Canonical form, equivalence, one-to-one.
Make equal data elements identical by choosing one preferred version, based on relevant distinctions only.
A set of data elements, one of them selected as normalized.
- Avoid ambiguity, redundancy and inconsistencies.
- Group multiple data elements with same characteristics.
- Avoid derivation and garbage in the data to be normalized.
- Define normalization rules in a schema.
- Database normalization is recommended to avoid redundancy and inconsistencies.
- Unicode defines several normalization forms (NFD, NFC, NFKD, NFKC).
- XML Schema Datatypes have a canonical lexical representation to establish a one-to-one mapping between value space and literal representations. For instance the boolean value false can be represented as
falsebut the latter is the canonical, normalized form.
- Approximate data types use a finite (or denumerable infinite) number of distinct values to represent an infinite number of values. The approximation normalizes the infinite set by mapping multiple values to one.
- Whitespace normalization replaces multiple and different whitespace characters by one simple whitespace character.
- An ISBN can have multiple forms (with or without hyphen, or space, as ISBN-10 or ISBN-13 etc.).
- Normalization depends on uniquely identifiable entities but an identifier or label is often missing.
- Normalization concentrates on the relevant aspects of a data element.

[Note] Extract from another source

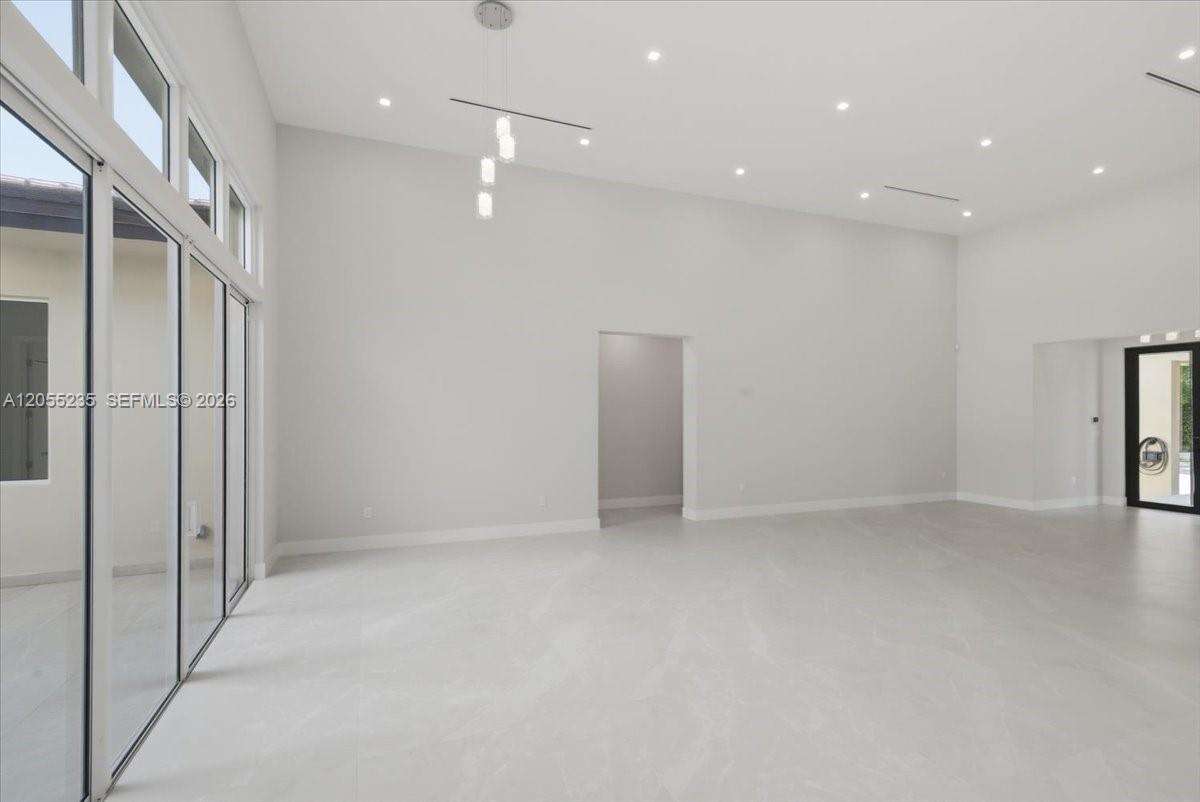 Miami | 2880 Sw 113 Avenue N/A | Picture 25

It requires to define what variants are considered equivalent and what makes a difference. All these properties, however, may depend on context.
- Normalizing graph structures can be very hard both computationally and practically.
- Ordered values (numbers, coordinates…) can be treated as equal if they have a low distance, but they cannot be normalized because distance is not a transitive function.
- Despite its theoretical importance, for instance in database theory, normalization in practice is often applied incompletely or not at all.
- related patterns
- Normalization groups data elements based on sameness of their characteristic properties. More general methods of grouping are examples of the container pattern.
- Every normalization defines an identifier (the reverse does not apply).
- Normalization may also be virtual, resulting in the void pattern. For instance in some file systems file names are case insensitive but case preserving, so the normalized file name is not given directly.
- implied patterns
Every normalization implies a form of encoding, as data elements can be encoded by the form they are normalized to. For instance XML documents are encoded by their document model, which gives a normalized form.